→ **ENTRIES PROVIDED**
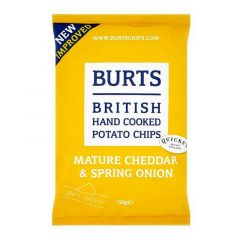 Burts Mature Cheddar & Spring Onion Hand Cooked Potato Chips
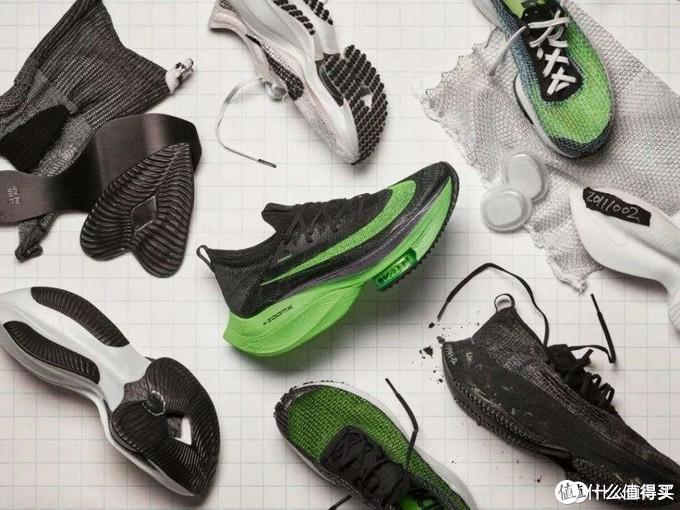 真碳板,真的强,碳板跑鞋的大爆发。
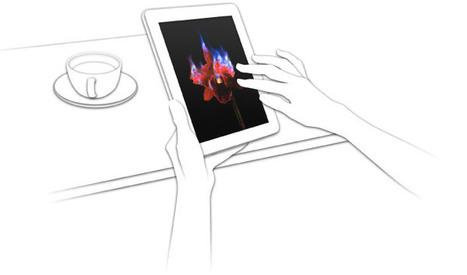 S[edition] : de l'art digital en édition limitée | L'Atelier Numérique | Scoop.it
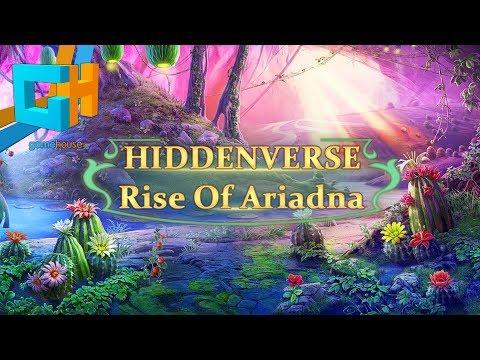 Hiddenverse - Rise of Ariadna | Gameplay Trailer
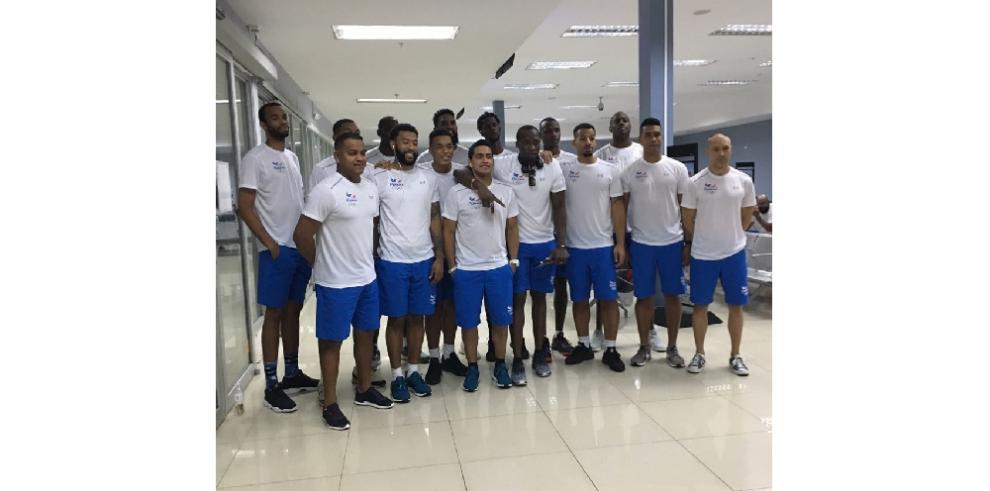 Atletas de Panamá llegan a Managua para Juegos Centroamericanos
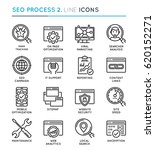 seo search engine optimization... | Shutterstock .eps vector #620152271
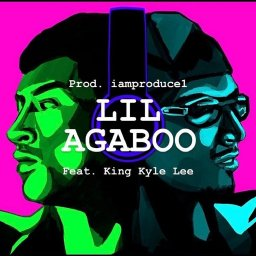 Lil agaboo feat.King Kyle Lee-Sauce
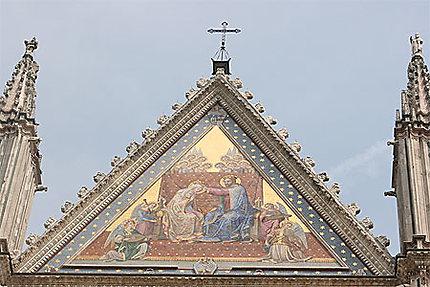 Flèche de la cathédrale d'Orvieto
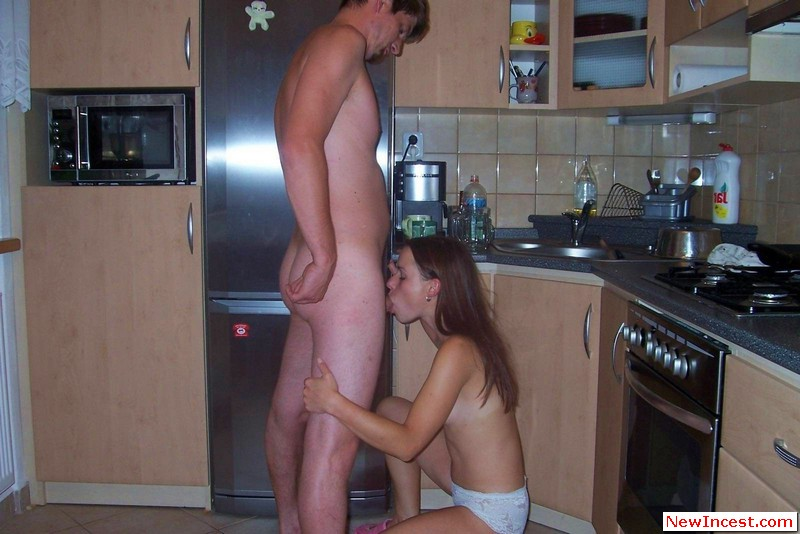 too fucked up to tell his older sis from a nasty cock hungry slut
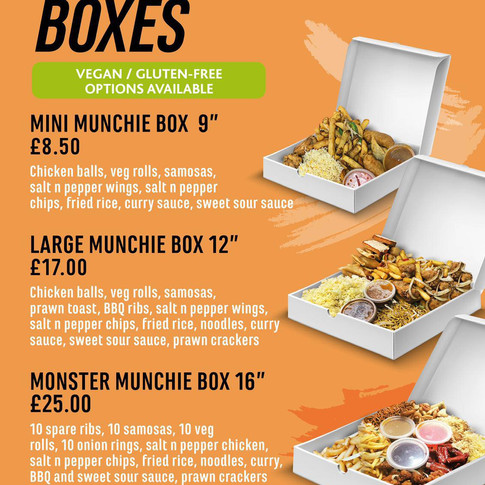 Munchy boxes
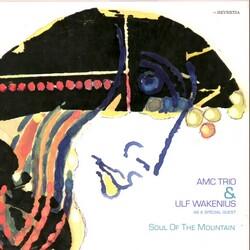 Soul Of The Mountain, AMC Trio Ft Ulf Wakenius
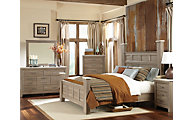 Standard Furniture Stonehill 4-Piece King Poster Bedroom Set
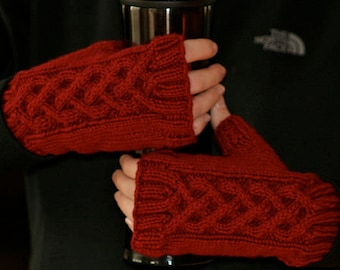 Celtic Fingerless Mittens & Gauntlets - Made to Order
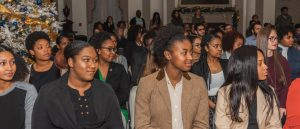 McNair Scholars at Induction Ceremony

...

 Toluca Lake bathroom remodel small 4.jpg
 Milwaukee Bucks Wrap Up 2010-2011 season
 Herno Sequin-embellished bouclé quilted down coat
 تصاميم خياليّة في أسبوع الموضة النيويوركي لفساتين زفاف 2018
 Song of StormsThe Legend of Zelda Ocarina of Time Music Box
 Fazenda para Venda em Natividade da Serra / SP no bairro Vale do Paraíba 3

--

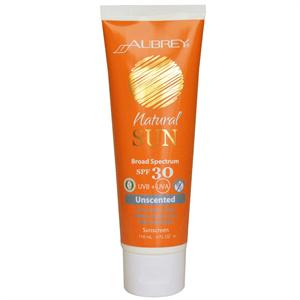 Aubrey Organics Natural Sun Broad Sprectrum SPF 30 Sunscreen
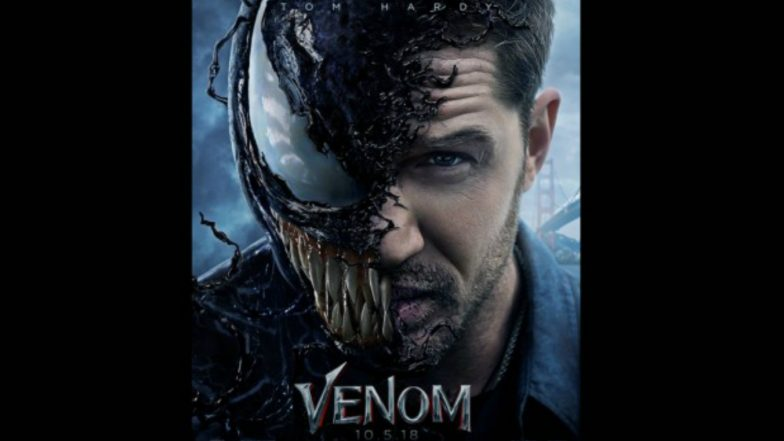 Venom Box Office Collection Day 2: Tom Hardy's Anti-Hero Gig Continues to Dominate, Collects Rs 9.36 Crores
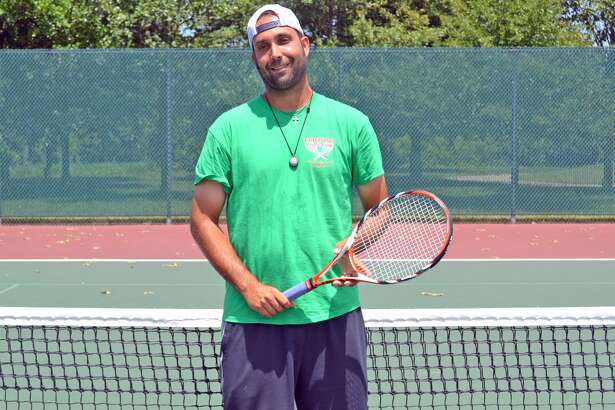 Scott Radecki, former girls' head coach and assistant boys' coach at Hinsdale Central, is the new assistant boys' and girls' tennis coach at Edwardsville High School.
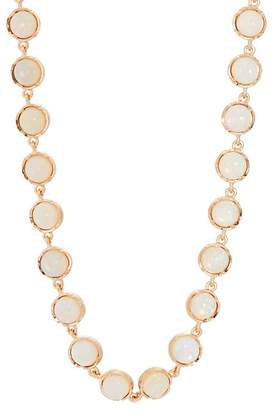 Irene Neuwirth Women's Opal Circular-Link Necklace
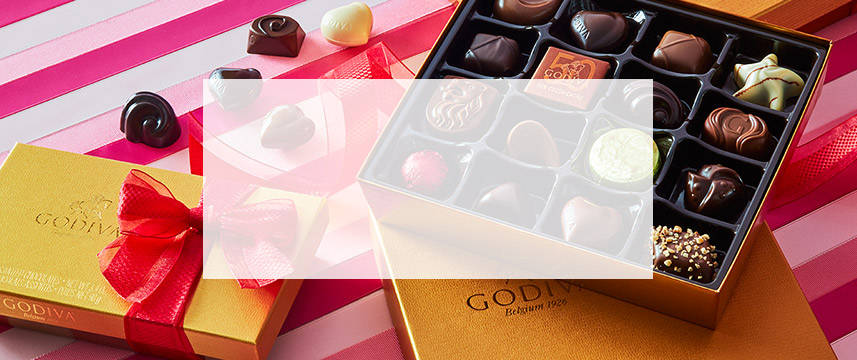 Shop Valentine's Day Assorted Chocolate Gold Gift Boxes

→ **EXERCISE INSTRUCTIONS**
Going back to the data above, write out everything from the line with "Celtic Fingerless Mittens" down to the line with "McNair Scholars at Induction Ceremony", both included, leaving every picture out.

→ **RESULT BELOW**
 Celtic Fingerless Mittens & Gauntlets - Made to Order
 McNair Scholars at Induction Ceremony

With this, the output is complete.